While the retail industry has been leading the nation’s shaky economic recovery, many of the same challenges seen in 2011 will be experienced again in 2012, once again impacting the supply chain. With persistent high unemployment and slow growth, retailers will need to find ways to build upon their success. Accordingly, retailers will remain cautious in managing inventory levels and will pay close attention to economic indicators throughout the year.

With a presidential election in 2012, the focus of Congress and the administration will be on job creation and economic growth. As the largest private sector employer, supporting one in four U.S. jobs, the retail industry needs to be at the center of that focus. Congress will have the opportunity to pass a long-term highway reauthorization bill with a focus on freight movement and proper funding. This could significantly jump-start the recovery, helping retailers and all transportation-related industries.

Unfortunately, any job creation may be threatened by the economic losses being felt by transportation providers.
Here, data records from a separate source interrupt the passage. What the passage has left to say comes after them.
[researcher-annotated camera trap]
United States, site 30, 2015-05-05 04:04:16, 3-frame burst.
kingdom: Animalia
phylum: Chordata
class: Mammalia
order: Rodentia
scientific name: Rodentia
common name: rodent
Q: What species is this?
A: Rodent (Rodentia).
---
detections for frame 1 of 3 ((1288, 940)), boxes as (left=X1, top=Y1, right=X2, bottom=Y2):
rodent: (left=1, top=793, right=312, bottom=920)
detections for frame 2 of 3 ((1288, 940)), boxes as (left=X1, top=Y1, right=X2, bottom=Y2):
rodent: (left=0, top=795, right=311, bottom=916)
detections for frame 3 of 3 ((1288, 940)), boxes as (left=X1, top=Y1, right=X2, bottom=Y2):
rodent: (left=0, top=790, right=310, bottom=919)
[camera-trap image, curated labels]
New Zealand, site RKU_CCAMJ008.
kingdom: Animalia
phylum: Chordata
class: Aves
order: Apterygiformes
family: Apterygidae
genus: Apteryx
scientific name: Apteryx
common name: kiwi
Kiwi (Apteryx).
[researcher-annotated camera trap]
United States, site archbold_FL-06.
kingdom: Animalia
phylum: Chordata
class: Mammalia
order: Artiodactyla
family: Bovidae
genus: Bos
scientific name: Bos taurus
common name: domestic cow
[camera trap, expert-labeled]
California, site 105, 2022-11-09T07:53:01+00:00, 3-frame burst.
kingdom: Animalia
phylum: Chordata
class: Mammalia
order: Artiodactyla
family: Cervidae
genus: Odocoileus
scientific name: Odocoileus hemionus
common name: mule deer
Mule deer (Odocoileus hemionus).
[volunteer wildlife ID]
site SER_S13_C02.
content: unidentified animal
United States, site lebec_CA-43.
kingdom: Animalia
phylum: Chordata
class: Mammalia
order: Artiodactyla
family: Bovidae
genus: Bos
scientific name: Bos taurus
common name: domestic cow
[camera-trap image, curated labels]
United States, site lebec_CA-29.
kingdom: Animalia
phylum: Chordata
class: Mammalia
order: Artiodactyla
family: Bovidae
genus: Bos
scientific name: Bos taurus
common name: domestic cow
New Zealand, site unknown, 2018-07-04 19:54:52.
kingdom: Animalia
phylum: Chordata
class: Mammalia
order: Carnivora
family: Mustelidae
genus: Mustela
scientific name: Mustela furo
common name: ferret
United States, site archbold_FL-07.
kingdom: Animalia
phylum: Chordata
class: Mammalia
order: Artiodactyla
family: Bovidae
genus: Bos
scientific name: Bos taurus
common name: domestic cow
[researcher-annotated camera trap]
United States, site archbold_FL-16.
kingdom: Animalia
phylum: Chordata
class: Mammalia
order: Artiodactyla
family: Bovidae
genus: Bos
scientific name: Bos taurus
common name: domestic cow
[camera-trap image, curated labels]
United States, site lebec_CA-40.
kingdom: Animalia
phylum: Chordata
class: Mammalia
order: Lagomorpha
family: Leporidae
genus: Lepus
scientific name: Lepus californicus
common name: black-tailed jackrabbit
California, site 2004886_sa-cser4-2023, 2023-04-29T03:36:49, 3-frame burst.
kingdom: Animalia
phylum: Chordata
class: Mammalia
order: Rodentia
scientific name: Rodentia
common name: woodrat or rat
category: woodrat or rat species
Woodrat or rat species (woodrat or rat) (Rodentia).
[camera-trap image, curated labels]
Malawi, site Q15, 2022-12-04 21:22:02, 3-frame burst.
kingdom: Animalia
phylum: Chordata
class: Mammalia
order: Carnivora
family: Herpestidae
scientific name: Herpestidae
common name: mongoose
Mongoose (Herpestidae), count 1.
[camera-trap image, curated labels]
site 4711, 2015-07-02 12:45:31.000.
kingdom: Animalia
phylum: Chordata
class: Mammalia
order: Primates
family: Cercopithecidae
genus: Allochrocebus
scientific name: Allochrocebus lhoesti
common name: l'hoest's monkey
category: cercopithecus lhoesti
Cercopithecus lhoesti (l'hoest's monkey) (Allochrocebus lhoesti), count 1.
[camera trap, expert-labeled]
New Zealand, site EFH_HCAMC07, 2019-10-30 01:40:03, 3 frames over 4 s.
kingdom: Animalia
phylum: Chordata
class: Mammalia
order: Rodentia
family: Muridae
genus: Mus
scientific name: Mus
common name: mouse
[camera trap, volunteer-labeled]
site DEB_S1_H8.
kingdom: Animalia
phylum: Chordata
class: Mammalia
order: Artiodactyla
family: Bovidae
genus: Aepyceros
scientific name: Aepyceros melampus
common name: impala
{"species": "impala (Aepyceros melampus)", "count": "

If the ocean carriers continue to see the losses they experienced in 2011, will it lead to the removal of capacity and increase in rates similar to 2010? Will this lead to consolidation within the industry? In addition, the administration is prepared to finally issue significant changes to driver’s hours-of-service rules that would negatively impact the trucking industry and efficiencies retailers have built within their supply chains.

2012 appears to be another challenging year for the economy and retailers alike. Even with these challenges, retailers are expected to be able to meet consumer demands without any disruption. Retailers will continue to use the lessons they’ve learned throughout the economic recovery to remain drivers of the economy and job creators.